Up at 6:30AM, I marveled at how much time there is in the morning. I decided I’d rather trade time in the morning for time at night. I like the light and am so much less tired than if I try to do things later.
Pradeep gave me the morning to do some writing. He asked me to think about what the walls of my box were. What was keeping my thinking narrow and destroying my confidence in the voice of my child self?
Started writing and writing. I wrote about family expectations. I wrote about messages I got from school, from the media, from being Canadian, from the work environment, and from ‘culture’. I wrote a special and lengthy section on limitations I had placed on myself. These were things I had internalized from different sources that had outlasted their causes.
I am not done with this, but I feel that I am working towards something bigger and better than the guide I wrote last week.
I did some more thinking about my love for complexity. Was it just an excuse, a ‘get-out-of-university-free’ card? I don’t think so. But I am wondering if some of the ideas I am chasing and fascinated by are more simple than I make them appear. Am I wrapping a child’s perspective in academic jargon so that I appear to be following the rules even though I am not?
After a very quick lunch (Shibani: “I made egg curry because I knew that if I made fish curry, Pradeep would be picking at the bones and get late.”), we went to a Management and MBA College just outside Bhopal for the third session about Values and Ethics that Pradeep was chairing. I saw his role-playing method of teaching in action. I also learned a lot from the professor sitting beside me. A recent émigré from industry, she talked about the need to live ethically and graciously with a conviction that surprised me (as I am a bit ashamed to report).
She also talked about her students’ focus on marks and their belief that quantity matters. “Twenty five pages of writing, even if it is terrible, is better than four, they think. And who could blame them? That is what gets them the marks. The teachers aren’t paid enough to really care about what they are marking, so length is the easiest way to go about it.”
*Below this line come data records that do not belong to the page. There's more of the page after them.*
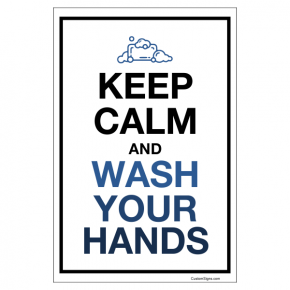 """Keep Calm Hand Washing Full Color Sign 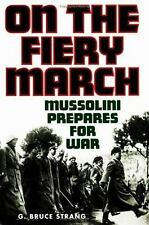 On the Fiery March: Mussolini Prepares for War (International History,-ExLibrary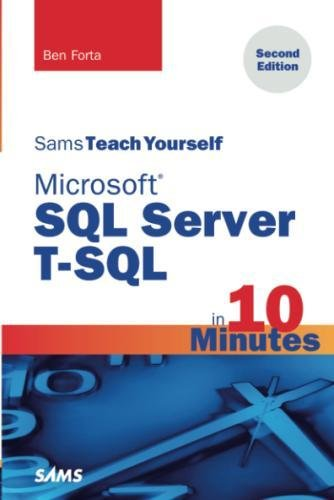 Microsoft SQL Server T-SQL in 10 Minutes, Sams Teach Yourself (2nd Edition) by Sams Publishing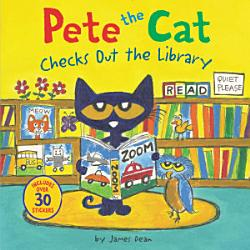 Pete The Cat Checks Out The Library Book PDF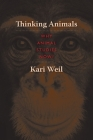 Thinking Animals: Why Animal Studies Now? Cover Image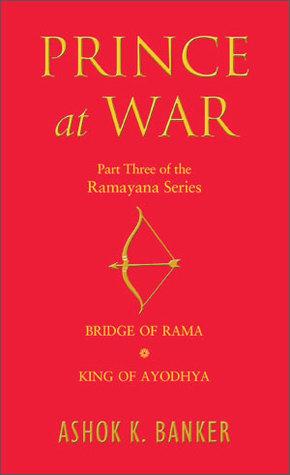 Prince at War (Ramayana Omnibus, Volume III: Bridge of Rama / King of Ayodhya)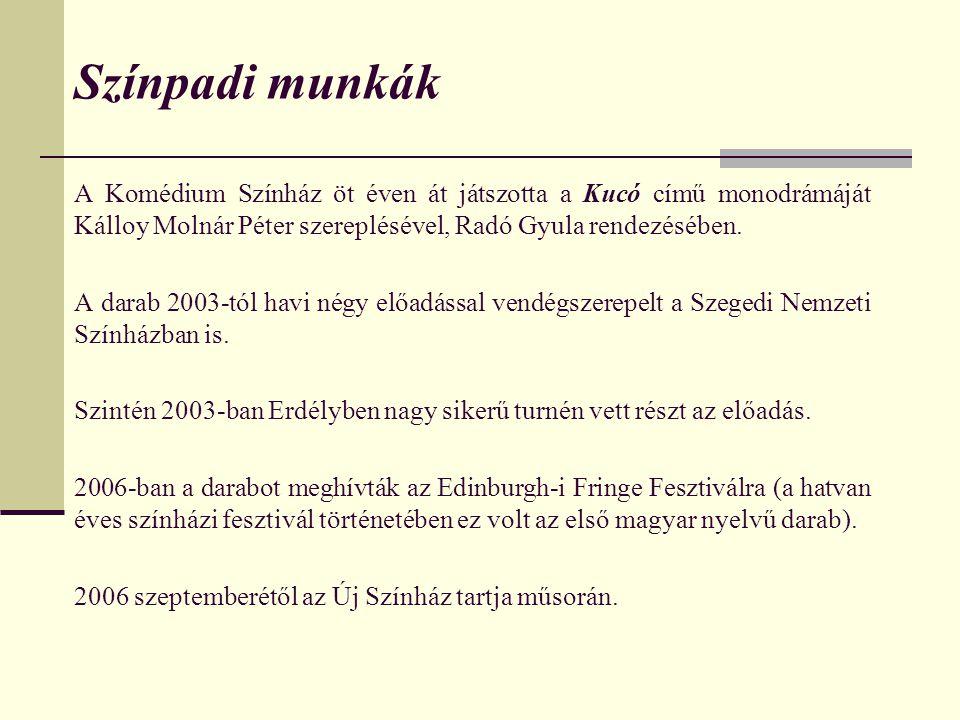 Színpadi munkák A Komédium Színház öt éven át játszotta a Kucó című monodrámáját Kálloy Molnár Péter szereplésével, Radó Gyula rendezésében. A darab 2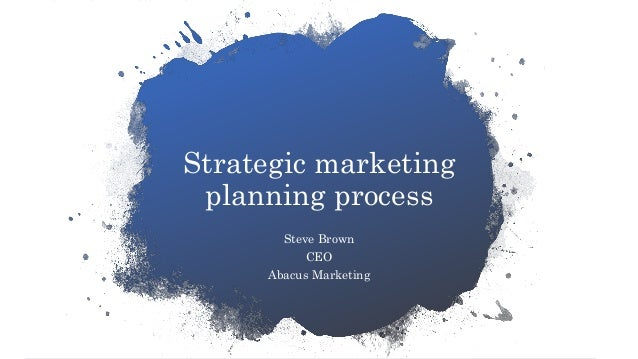 Strategic marketing planning process Steve Brown CEO Abacus Marketing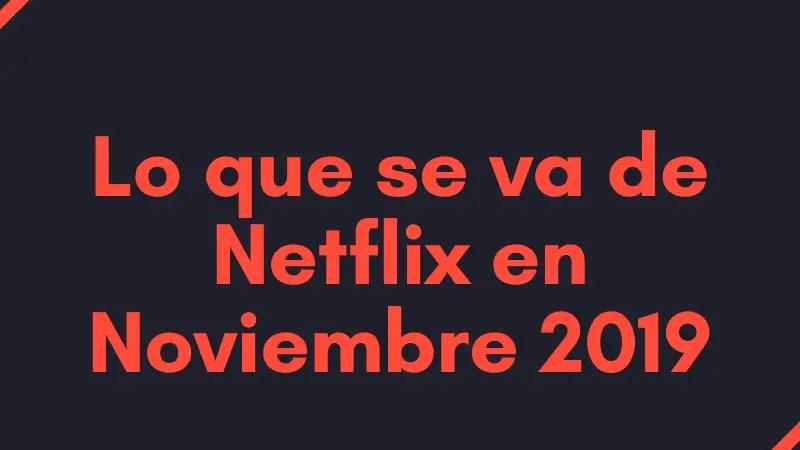 Lo que deja netflix noviembre 2019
I talked to the students briefly about the Social Innovation Lab concept, but my Canadian ‘accent’ was hard for them to understand. One woman did ask a telling question. “Why should I be able to solve a community or industry problem? And why is it my problem in the first place?”
“Why should I be able to solve a community or industry problem? And why is it my problem in the first place?”
Pradeep and I took turns responding. I clarified that a student would not be solving and implementing alone. They would be working together with many other groups and trying to see from their vantage points. As well, being a student has its own advantages because you are not yet “boxed” into the industry way of thinking. You might be able to see what they cannot.
… being a student has its own advantages because you are not yet “boxed” into the industry way of thinking. You might be able to see what they cannot.
Pradeep asked her where she would go after she finished her schooling. “You will likely be part of industry. If you do not help solve these problems now you will be suffering from them. And aren’t you part of the community right now? A problem affects everyone.”
“If you do not help solve these problems now you will be suffering from them. And aren’t you part of the community right now? A problem affects everyone.”
I came home and ate a paneer (texture is in between cottage cheese and tofu, but with spices!) patty that Shibani had brought me. Wham! You are all caught up. How does it feel?
Tomorrow I will hopefully be sightseeing in old Bhopal with Anu. In the evening I will be taking an overnight bus to a village near Seoni (the jungle/village area where Rudyard Kipling set the Jungle Book…!) to visit the rural school pilot project being run by an associate of OASiS. I will probably not have internet until Tuesday, so you’ll have to find something else to occupy ten minutes of your time every day.
Seriously, though, try getting up early!
“Ha, you crazy kid!”, you say.
“Maybe I will”, you say.
I’m sure many of you already do. Mom, I’m looking at you.